(PROBLEM DETAILS) Please reproduce only the part of the records that opens with the line containing "Between above and" and closes at the end of the records, keeping every line unchanged except the answers. In those answers, scale every coordinate by 1.05 and round to whole numbers, with halves rounded up.

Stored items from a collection
--- Start ---

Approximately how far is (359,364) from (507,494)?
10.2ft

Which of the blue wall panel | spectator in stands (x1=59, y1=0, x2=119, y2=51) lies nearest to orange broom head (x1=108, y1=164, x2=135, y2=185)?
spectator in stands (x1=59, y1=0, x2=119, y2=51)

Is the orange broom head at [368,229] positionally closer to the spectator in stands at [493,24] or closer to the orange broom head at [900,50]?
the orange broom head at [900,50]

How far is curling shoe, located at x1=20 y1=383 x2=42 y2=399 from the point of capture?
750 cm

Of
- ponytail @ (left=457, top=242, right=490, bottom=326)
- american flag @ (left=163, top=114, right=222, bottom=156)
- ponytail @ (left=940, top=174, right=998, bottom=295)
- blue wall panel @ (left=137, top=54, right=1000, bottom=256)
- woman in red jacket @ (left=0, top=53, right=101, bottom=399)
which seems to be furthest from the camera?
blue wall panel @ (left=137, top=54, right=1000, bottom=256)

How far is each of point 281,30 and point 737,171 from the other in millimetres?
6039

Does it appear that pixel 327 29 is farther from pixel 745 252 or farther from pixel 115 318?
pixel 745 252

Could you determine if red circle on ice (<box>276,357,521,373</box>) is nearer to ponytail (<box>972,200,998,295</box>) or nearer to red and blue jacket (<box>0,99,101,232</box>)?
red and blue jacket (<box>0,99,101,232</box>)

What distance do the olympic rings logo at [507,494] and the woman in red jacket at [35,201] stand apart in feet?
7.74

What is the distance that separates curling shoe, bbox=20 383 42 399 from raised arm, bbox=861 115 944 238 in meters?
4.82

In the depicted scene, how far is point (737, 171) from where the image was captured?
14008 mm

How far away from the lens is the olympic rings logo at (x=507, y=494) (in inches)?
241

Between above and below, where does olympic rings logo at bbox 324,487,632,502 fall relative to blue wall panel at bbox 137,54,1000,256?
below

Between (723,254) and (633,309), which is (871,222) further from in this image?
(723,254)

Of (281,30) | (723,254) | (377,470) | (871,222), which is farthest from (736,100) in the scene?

--- End ---

(ANSWER TO THIS TASK)
Between above and below, where does olympic rings logo at bbox 324,487,632,502 fall relative to blue wall panel at bbox 137,54,1000,256?
below

Between (723,254) and (633,309), which is (871,222) further from in this image?
(759,267)

Of (281,30) | (723,254) | (377,470) | (871,222), which is farthest from (736,100) in the scene?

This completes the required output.